Problem scenario
You have a Pod that you want to run on a worker node. Its status is "Pending." What can you do to get the Pod to proceed (and what are some common root causes for this problem)?
Background
A common root cause is that the nodes have insufficient resources for the Pod (e.g., insufficient CPU or memory).
Possible Solution #1
Wait. It may eventually get scheduled to a worker node when there are sufficient nodes available.
Possible Solution #2
Can you change or remove a taint on a Pod? Can you add a toleration to the relevant YAML file for deploying this pod? Taints without tolerations can prevent nodes from being available to power a Pod. If the pod is a stateful set, it may need a certain type of disk (e.g., solid-state disk); therefore if the nodes have older hard drives, they won't be available for the scheduling. Is this possibly your problem? If a PersistentVolumeClaim is involved, the PVC may need to be deleted (according to this external posting).
Possible Solution #3
Can your other deployments/jobs have lower requests values for CPU and memory? Can your other deployments/jobs have lower limits values for CPU and memory?
Possible Solution #4
Are you using hostPort? Stackify.com says that this can contribute to a Pod reminaing in "pending" state. They say "[b]inding a pod to hostPort means limited areas for scheduling. However, it’s pointless using a service object to expose the pod.'
Possible Solution #5
Can you add a server as a worker node to the cluster? Or can you add CPU (see this pOsTiNg to resize a VM in the public cloud) or RAM (see this posting) to the node?
Possible Solution #6
Run this command:
kubectl get pods --field-selector=status.phase=Pending
Can you follow that up with a "kubectl describe pod foobar" (where "foobar" is the name of the Pod you want to investigate)? (This solution was adapted from this posting on the Datadog website.)
Possible Solution #7
Can you look in Splunk, Datadog or your centralized logging device to see if there is a "FailedScheduling" event that may provide details, hints or clues as the to problem.

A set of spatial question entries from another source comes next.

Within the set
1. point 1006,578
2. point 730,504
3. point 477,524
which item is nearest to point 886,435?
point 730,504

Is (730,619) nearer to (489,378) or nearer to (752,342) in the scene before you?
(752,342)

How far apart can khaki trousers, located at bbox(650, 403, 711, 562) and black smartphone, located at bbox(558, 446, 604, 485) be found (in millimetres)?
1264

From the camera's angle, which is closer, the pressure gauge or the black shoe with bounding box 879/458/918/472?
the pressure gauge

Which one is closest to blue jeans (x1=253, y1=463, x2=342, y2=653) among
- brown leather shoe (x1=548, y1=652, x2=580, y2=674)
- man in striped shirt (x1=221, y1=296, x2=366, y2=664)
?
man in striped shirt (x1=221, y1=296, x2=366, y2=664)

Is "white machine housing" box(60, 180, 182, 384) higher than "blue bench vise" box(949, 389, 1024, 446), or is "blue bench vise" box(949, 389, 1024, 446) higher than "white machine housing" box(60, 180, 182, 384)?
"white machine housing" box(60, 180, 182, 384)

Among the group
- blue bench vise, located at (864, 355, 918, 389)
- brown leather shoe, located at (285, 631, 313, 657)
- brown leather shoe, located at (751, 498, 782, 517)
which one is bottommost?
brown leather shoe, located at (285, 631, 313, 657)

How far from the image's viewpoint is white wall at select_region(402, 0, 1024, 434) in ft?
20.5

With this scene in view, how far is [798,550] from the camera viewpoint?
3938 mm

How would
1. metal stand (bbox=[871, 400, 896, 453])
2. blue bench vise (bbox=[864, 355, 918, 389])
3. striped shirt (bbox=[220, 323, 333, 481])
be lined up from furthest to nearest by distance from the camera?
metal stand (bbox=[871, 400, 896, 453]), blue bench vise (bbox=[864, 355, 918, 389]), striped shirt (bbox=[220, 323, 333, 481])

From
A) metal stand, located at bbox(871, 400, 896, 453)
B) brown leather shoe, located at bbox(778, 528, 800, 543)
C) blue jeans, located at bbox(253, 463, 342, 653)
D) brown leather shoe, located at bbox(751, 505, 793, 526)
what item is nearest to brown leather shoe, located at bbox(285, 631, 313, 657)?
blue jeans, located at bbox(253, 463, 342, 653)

Idea adapted from the Datadog website.
Possible Solution #8
When you "specify nodeSelector and no node matches label then pods are in pending state as they don't find node with matching label." (This quote was taken from https://www.bigbinary.com/blog/scheduling-pods-on-nodes-in-kubernetes-using-labels.)
You can remove a "nodeSelector" and "nodePool" stanza lines from the YAML file or you can label nodes with a "kubectl label nodes foo nodePool=barcluster" (where the node label is "foo" and the nodePool is named "barcluster"). This solution was adapted from StackOverflow.
Possible Solution #9
Are there affinity rules in place?
Anti-affinity rules can cause this problem because Pods will attempt to avoid certain nodes; to learn more about one such situation, see this posting: https://github.com/hashicorp/consul-helm/issues/243
Possible Solution #10
Could one of your nodes be not ready? Can you run "kubectl get nodes"? If some are not ready, see this posting.
Possible Solution #11
Is a deployment or rolling update happening? If one is and there a new PodDisruptionBudget was implemented, that may constrain resources available for scheduling. To learn more, you may want to see this:
https://kubernetes.io/docs/tasks/run-application/configure-pdb/#specifying-a-poddisruptionbudget
If you know the name of the deployment, to see the status of it and learn more details about how it is progressing, run this command (but substitute "foobar" with the name of the deployment in question):
kubectl describe deployment foobar
Possible Solution #12
Can you run "kubectl get events" or "kubectl logs"? These may help you determine the root cause.
Possible Solution #13
Are you 100% sure you are looking at the right pod? If you have multiple namespaces, the pod could be in an incorrect namespace. Have you run "kubectl get pods --all-namespaces" to be sure you are looking at the correct Pod?